Statler College of Engineering and Mineral Resources


Civil and Environmental Engineering

Committee Chair

John P. Zaniewski.


Asphalt mixes that have a good history of resisting rutting in posted speed applications may not perform well in intersections, climbing lanes, truck weigh stations, and other slow speed areas. The West Virginia Division of Highways, WVDOH, has implemented the Performance Grade binder specifications for all paving projects and Superpave for high volume road projects.

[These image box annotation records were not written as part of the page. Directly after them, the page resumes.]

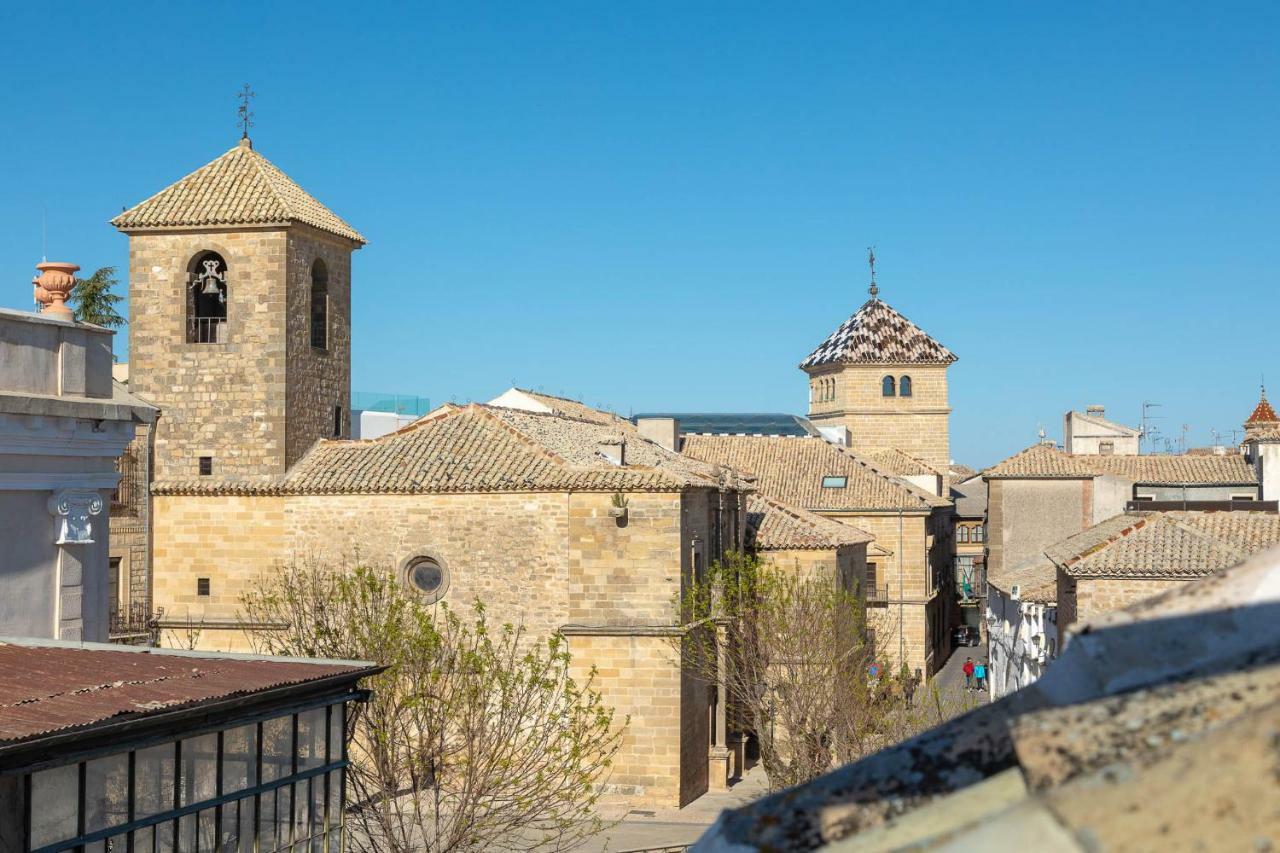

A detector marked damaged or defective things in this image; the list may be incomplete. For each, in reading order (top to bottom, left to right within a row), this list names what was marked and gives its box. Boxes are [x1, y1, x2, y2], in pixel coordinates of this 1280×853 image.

rusty corrugated metal roof [0, 637, 373, 742]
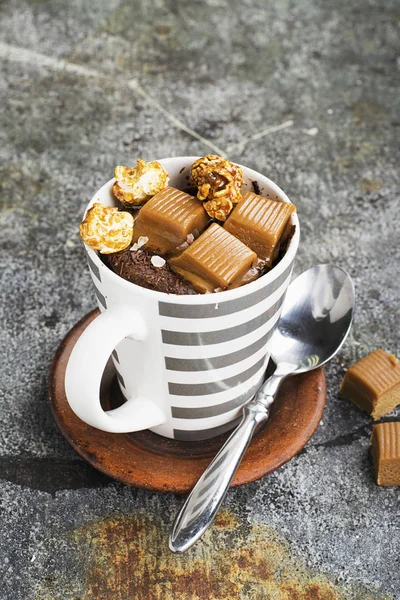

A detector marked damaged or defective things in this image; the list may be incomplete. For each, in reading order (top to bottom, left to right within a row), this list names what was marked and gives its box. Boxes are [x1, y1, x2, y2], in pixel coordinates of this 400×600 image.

rust stain on surface [36, 510, 392, 600]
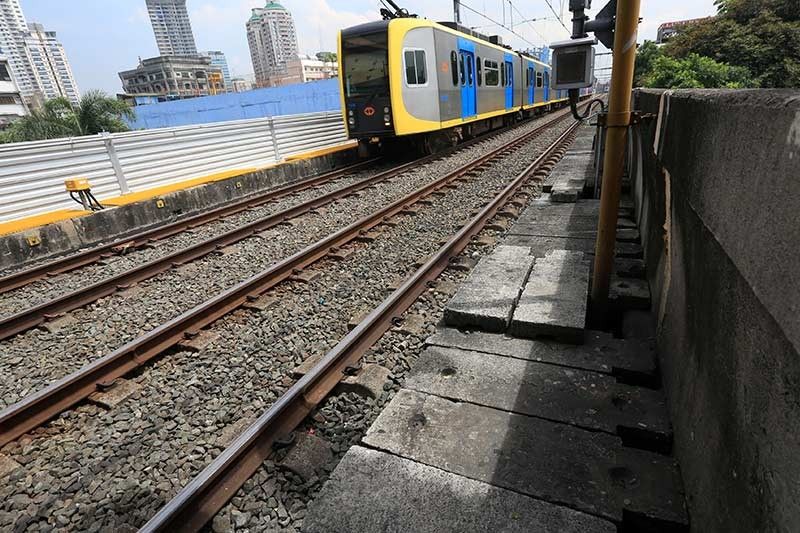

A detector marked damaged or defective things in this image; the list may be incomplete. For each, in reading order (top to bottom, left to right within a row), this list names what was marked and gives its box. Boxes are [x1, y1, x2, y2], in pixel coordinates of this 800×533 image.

rusty rail [0, 110, 576, 446]
rusty rail [141, 117, 580, 532]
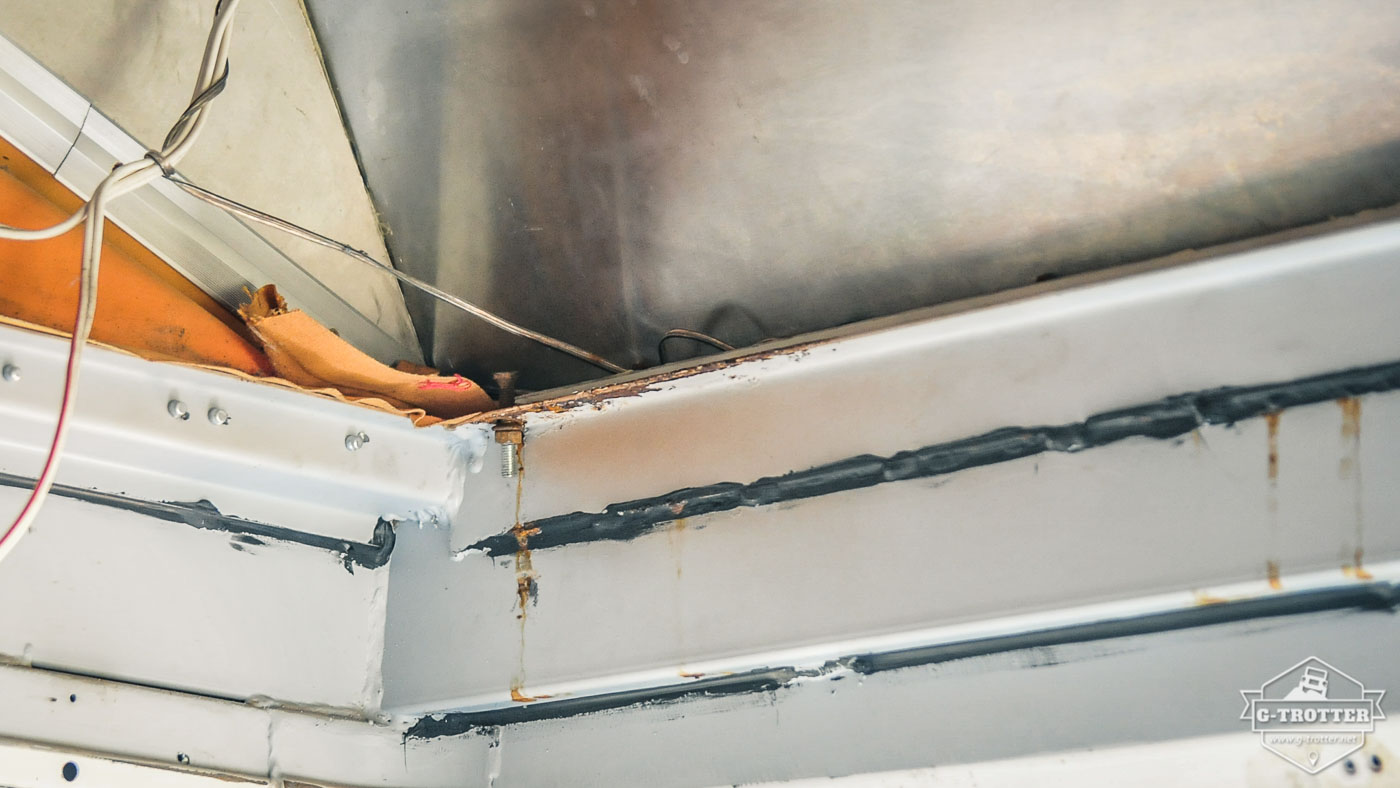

The standard binder specified in the state is a PG 64-22; for high volume roads a PG 70-22 is specified. These binders appear to be working well for most projects in the state. The Superpave guidelines have provision for increasing the binder grade by one level to accommodate slow moving traffic. Prior to 2002, the WVDOH had not implemented this option. In 2002, the WVDOH elected to use a Superpave mix with a PG 76-22 binder to resolve maintenance issues at an intersection near Fort Gay, WV.;The objective of this research was to evaluate the rutting potential of the asphalt concrete mixes prepared with three binder grades. The research included mix designs for the base course and the wearing course of the pavement. The base course was a 37.5 mm mix with limestone aggregates and the wearing course was a 12.5 mm mix with predominantly blast furnace slag aggregates.;The three different binders were compared by making specimens with each of the two mix designs. The Asphalt Pavement Analyzer, APA, was used to evaluate rutting performance of the gyratory compacted samples. The statistical analysis of the rut depths provides evidence that the PG 76-22 polymer-modified binder performs better than PG 70-22 and PG 64-22 binder.